Jorge le dirigió una mirada furibunda. ¿Por qué contestaba a todo? A lo mejor lo hacía por creer que le devolverían a Tim si les decía toda la verdad. Y Jorge cambió en seguida de opinión: dejó de pensar que Ana charlaba demasiado. ¿Qué habría sido de Tim.
—¿Habéis recogido lo que tiraba el avión?
El gitano hizo esta pregunta tan de improviso, que Ana no supo qué decir. Al fin, contestó maquinalmente:
—Sí, hemos recogido algunos paquetes. Su forma era muy rara. ¿Qué había dentro?

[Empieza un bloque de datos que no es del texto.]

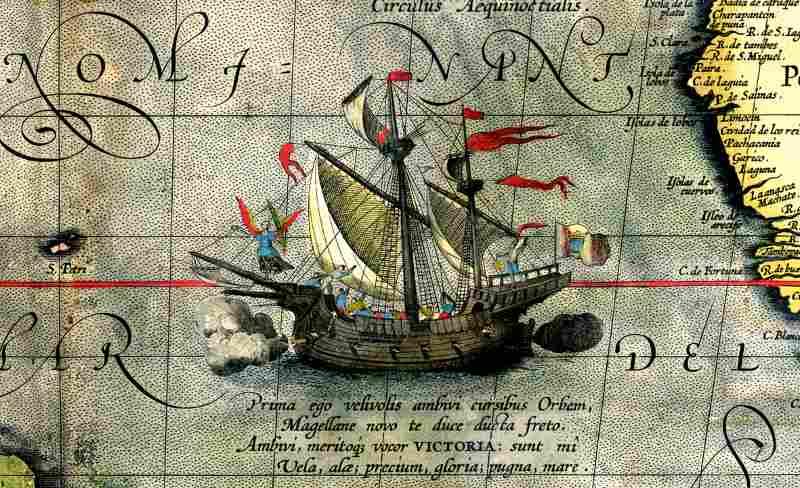 statek Ferdynanda Magellana - Victoria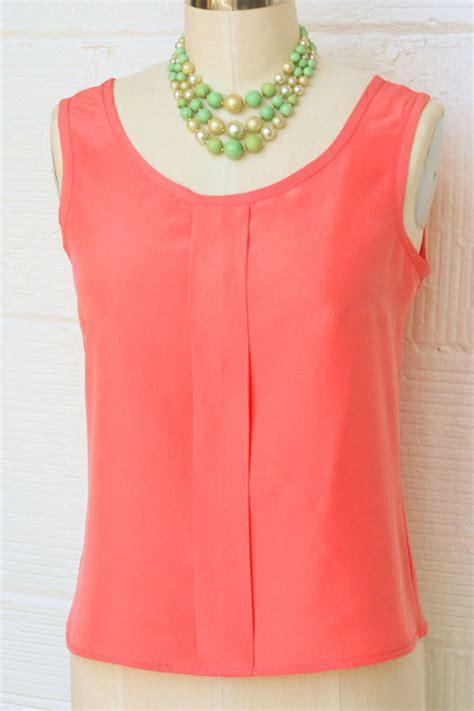 shirt pattern top 9 free women s pdf shirt patterns craft buds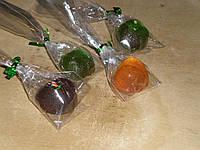 Конфеты мини- ЖОПКА  без палочки. Смешной сюрприз.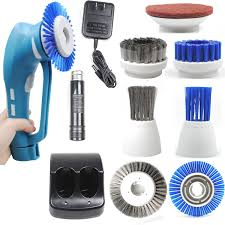 Amazon.com: CUH Cordless Power Scrubber with Rechargeable Battery ...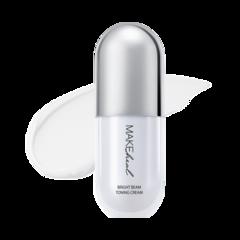 База MAKEheal Bright Beam Toning Cream 30g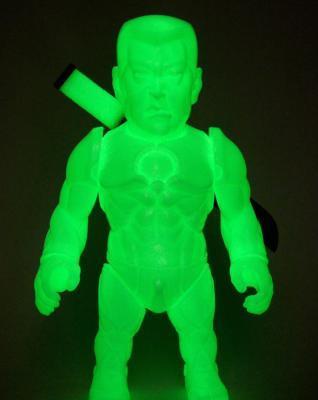 Neo_japan_sfb_glow_-_green_sword-restore_junnosuke_abe-neo_japan-restore-trampt-185377m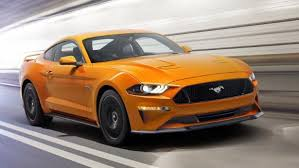 2018 ford capri. perfect ford the 2018 ford mustang retires its v6 and evolves into a better car intended ford capri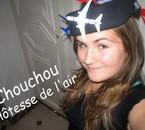 Chouchou  Hôtesse de l'air
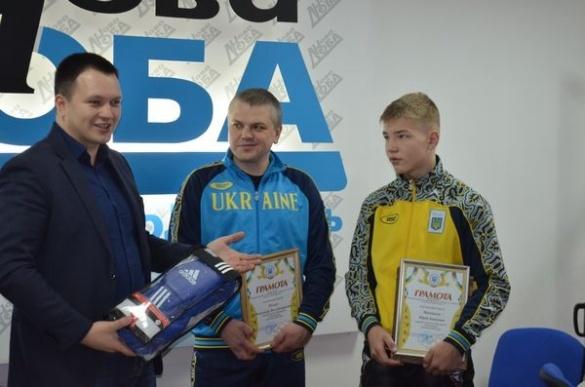 Чемпіон Європи з боксу став спортсменом місяця в Черкаській області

—Eso no os importa —dijo el gitano—. ¿Qué hicisteis con los paquetes?
Jorge miró fijamente a Ana, preguntándose qué contestaría. ¿Sería capaz de revelar el secreto?
—Yo no hice nada con los paquetes —repuso Ana con el acento más cándido—. Los chicos dijeron que los esconderían y se alejaron bajo la niebla. Ya no volvieron. Entonces Jorgina y yo emprendimos el regreso a la mina. Y por el camino nos apresaron ustedes.

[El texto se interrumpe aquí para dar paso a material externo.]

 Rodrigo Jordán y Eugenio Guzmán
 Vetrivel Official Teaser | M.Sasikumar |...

Los gitanos conferenciaron en voz baja. Después el padre del Husmeador habló de nuevo a las niñas.
—¿Dónde escondieron los paquetes los chicos?

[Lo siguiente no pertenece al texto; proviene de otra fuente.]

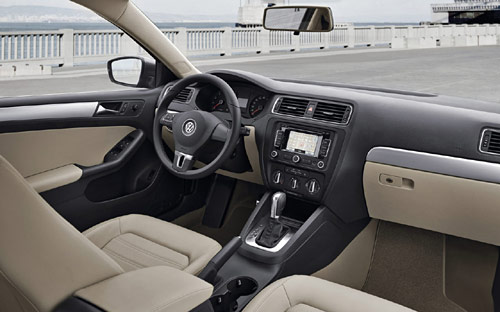 Nuevo Volkswagen Jetta 2011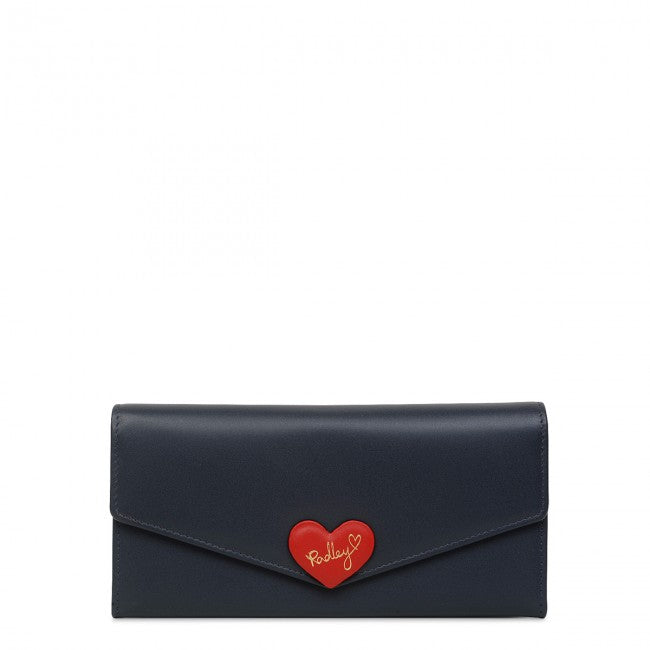 Radley London I Love You Large Flap-over Matinee Purse - Dark Blue - Lucks of Louth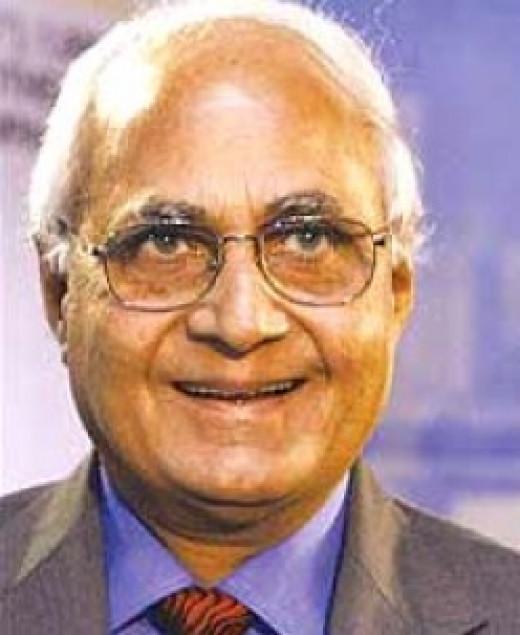 Kushal Pal Singh (K.P. SINGH) Real Estate Magnet of India (Owner of DLF group)
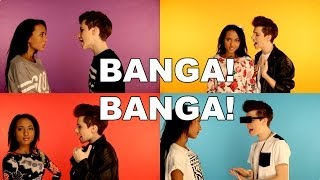 Austin Mahone - Banga Banga - Cover by German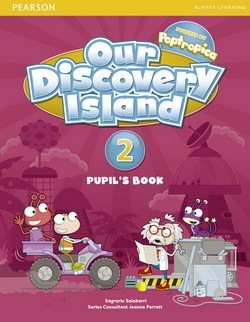 Our Discovery Island 2 Student Book+pin code (підручник) - фото книги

—¿Cómo puedo saberlo? —exclamó Ana—. Yo no iba con ellos.
—¿Crees que todavía los llevarán consigo? —preguntó el gitano.
—¡Qué sé yo! —dijo Ana—. Eso sólo ellos lo pueden decir. Búsquelos y, cuando los encuentre, se lo pregunta. Yo no los he vuelto a ver desde que nos separamos en medio de la niebla. No sé qué ha sido de ellos ni de los paquetes.
—Seguramente se habrán perdido en el páramo —dijo el gitano de cabellos grises—. ¡Con los paquetes! Mañana saldremos en su busca y los encontraremos. No les permitiremos que se vayan a casa con… su equipaje. Mañana los tendremos aquí.
—No vendrán —dijo Jorge—. Cuando los vean, echarán a correr y ustedes no podrán alcanzarlos.
—Llevaos a estas chicas —dijo el viejo, como si de pronto se sintiera harto de ellas—. Atadlas y dejadlas en la cueva de la colina.
—¿Dónde está mi perro? —preguntó Jorge, de pronto—. ¡Quiero que me traigan a mi perro!
—No habéis querido ayudarnos —dijo el gitano de cabello gris—. Mañana os volveremos a interrogar. Y si vuestras respuestas son más satisfactorias, os devolveremos el perro.
Dos gitanos se llevaron a las niñas. Iban camino del cerro, donde se abría una gran cueva. Uno de los gitanos iba delante con una linterna; Ana y Jorge lo seguían, y el otro gitano iba detrás.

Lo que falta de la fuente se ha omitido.